Track: Oral Session 3D

Thu 24 April 19:30 - 19:42 PDT

MAP: Multi-Human-Value Alignment Palette

Xinran Wang ⋅ Qi Le ⋅ Ammar Ahmed ⋅ Enmao Diao ⋅ Yi Zhou ⋅ Nathalie Baracaldo ⋅ Jie Ding ⋅ Ali Anwar

Ensuring that generative AI systems align with human values is essential but challenging, especially when considering multiple human values and their potential trade-offs. Since human values can be personalized and dynamically change over time, the desirable levels of value alignment vary across different ethnic groups, industry sectors, and user cohorts. Within existing frameworks, it is hard to define human values and align AI systems accordingly across different directions simultaneously, such as harmlessness, helpfulness, and positiveness.
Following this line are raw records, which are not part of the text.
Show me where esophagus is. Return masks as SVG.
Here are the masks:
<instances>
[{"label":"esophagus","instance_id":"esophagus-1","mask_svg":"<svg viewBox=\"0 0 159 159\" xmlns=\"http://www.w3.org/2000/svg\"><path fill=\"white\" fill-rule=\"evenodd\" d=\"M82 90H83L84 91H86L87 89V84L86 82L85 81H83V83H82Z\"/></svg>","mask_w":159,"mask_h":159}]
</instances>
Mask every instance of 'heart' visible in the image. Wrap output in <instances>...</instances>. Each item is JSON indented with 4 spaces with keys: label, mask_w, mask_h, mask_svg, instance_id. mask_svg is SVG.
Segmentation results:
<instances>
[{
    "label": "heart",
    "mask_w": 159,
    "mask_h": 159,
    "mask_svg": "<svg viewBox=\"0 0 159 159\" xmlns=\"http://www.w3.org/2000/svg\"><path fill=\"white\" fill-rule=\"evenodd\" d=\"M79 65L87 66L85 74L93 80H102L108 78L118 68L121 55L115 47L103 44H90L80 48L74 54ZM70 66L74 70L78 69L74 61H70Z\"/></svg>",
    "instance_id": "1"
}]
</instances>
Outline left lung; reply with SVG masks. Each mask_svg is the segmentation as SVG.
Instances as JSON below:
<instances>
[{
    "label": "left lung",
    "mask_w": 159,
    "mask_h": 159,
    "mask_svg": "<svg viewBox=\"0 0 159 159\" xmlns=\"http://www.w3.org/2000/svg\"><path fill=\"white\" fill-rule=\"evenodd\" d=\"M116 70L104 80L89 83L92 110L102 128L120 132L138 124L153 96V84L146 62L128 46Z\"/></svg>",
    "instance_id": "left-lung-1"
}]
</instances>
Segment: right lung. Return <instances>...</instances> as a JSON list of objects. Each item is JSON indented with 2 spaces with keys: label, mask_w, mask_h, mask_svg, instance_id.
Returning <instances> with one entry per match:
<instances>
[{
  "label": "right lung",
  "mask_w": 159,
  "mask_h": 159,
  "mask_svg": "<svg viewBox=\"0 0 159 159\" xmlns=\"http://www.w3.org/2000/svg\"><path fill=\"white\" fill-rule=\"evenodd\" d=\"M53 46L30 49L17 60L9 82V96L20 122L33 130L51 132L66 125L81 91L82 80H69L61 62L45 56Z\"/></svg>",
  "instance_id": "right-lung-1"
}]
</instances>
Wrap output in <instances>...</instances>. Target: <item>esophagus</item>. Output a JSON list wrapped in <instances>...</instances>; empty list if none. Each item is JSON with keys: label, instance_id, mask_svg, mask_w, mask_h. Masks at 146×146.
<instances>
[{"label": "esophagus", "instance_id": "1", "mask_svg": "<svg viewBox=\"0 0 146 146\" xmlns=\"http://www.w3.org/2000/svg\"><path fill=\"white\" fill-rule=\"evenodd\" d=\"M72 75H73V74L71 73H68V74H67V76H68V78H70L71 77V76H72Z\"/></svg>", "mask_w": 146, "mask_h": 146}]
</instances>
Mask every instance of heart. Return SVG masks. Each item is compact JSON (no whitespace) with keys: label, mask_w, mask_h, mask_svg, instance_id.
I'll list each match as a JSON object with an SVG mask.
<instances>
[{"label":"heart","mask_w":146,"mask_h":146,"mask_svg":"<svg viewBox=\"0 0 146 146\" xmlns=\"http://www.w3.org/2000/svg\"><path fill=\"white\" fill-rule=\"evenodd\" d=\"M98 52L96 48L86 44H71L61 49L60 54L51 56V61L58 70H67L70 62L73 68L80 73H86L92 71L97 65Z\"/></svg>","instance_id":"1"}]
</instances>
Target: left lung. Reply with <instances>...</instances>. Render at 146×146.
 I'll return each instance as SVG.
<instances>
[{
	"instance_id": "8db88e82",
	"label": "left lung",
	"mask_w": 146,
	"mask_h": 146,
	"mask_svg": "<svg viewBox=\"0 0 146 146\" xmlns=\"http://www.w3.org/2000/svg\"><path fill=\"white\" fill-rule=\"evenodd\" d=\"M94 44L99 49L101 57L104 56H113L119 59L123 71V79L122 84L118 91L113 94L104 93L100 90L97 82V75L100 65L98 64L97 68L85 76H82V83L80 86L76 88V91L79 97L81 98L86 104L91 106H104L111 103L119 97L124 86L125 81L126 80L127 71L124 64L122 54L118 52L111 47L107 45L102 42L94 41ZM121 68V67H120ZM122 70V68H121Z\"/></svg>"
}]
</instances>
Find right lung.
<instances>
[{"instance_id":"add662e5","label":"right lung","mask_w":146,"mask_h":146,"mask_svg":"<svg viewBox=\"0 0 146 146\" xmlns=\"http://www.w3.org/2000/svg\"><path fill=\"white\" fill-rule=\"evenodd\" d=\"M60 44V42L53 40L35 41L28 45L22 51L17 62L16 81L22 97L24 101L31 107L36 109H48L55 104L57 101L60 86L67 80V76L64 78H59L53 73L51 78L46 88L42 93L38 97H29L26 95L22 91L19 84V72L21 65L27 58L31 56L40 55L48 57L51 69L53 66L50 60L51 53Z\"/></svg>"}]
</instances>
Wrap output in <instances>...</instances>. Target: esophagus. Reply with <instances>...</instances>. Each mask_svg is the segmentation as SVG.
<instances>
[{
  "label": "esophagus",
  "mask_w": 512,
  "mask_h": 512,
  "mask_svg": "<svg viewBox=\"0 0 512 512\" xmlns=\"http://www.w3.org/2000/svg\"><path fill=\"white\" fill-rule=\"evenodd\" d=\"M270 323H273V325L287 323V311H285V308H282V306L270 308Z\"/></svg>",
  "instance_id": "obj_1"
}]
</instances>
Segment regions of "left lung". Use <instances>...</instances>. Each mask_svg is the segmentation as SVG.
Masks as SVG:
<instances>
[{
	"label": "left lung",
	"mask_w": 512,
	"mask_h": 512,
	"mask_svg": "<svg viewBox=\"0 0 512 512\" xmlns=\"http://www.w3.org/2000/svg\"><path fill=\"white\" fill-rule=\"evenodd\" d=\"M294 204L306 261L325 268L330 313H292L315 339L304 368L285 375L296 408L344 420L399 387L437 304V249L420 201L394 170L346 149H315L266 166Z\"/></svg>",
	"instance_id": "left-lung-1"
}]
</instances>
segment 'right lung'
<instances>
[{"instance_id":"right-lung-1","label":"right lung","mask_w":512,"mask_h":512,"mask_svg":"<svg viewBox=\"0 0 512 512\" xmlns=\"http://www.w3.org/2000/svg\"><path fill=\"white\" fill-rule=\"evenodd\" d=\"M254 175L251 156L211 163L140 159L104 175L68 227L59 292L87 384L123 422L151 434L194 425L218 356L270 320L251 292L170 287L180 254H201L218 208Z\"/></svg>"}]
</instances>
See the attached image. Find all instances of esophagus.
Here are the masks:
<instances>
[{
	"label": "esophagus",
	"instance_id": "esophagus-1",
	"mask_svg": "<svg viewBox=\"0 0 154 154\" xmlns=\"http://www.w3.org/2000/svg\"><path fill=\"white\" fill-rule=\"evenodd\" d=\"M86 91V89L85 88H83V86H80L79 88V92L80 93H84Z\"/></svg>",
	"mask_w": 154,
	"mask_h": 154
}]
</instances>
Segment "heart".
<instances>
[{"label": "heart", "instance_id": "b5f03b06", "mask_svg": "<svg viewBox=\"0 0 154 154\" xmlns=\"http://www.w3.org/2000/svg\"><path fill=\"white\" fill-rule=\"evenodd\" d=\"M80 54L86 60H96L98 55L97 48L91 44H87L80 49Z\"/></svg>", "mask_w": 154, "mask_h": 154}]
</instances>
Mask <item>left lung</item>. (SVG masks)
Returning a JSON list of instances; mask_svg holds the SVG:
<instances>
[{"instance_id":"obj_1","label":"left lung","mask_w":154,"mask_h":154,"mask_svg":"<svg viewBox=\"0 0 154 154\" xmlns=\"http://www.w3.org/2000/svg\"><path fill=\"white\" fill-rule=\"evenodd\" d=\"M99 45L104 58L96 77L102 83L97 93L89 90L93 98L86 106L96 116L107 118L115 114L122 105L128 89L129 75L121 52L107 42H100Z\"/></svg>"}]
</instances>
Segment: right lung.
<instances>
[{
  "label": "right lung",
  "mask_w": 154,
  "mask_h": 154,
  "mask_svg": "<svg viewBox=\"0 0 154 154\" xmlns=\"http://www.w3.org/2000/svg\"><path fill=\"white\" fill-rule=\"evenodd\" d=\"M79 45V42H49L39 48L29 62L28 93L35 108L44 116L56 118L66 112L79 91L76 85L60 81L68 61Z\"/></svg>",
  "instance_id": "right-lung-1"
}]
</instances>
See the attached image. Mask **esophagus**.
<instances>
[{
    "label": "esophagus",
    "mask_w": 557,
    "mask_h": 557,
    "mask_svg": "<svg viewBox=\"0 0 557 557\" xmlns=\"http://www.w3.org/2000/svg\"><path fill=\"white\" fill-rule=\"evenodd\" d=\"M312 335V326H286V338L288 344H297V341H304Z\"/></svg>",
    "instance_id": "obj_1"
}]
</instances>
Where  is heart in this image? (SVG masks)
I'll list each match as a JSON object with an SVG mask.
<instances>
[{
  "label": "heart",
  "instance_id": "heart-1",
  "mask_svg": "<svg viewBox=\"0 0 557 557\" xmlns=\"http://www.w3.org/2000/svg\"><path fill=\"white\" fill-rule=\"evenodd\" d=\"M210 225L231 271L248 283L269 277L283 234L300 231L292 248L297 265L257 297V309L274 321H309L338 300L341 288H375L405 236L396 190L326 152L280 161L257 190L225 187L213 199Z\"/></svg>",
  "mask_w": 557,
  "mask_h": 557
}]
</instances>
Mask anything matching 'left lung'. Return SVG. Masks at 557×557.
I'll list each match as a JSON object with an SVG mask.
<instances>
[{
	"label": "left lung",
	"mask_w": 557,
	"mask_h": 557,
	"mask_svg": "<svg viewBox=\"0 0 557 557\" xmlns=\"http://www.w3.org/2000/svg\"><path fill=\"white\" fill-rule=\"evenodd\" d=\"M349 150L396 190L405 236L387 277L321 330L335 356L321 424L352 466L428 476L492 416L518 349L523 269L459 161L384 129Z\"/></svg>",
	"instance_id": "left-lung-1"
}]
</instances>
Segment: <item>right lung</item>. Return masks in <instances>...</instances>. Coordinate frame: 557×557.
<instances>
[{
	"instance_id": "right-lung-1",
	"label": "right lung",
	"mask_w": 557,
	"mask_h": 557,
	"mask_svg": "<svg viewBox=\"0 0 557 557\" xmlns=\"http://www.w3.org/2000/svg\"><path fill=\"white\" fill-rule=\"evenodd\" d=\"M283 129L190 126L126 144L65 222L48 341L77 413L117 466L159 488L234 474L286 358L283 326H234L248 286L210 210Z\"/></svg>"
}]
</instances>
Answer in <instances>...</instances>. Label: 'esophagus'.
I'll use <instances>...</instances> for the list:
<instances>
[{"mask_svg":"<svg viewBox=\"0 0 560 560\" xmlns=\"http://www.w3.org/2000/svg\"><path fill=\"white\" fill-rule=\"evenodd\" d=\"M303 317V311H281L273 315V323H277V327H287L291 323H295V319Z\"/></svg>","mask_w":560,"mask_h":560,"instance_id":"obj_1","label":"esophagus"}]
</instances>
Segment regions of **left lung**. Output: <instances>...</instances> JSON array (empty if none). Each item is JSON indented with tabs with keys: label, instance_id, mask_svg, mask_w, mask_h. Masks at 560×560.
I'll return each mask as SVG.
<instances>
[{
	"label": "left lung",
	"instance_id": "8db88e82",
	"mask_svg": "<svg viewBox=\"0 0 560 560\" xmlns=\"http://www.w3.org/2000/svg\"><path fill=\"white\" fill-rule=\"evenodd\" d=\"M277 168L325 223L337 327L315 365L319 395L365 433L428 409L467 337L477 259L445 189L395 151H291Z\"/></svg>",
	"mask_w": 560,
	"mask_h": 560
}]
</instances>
To address this, we develop a novel, first-principle approach called Multi-Human-Value Alignment Palette (MAP), which navigates the alignment across multiple human values in a structured and reliable way. MAP formulates the alignment problem as an optimization task with user-defined constraints, which define human value targets. It can be efficiently solved via a primal-dual approach, which determines whether a user-defined alignment target is achievable and how to achieve it. We conduct a detailed theoretical analysis of MAP by quantifying the trade-offs between values, the sensitivity to constraints, the fundamental connection between multi-value alignment and sequential alignment, and proving that linear weighted rewards are sufficient for multi-value alignment. Extensive experiments demonstrate MAP's ability to align multiple values in a principled manner while delivering strong empirical performance across various tasks.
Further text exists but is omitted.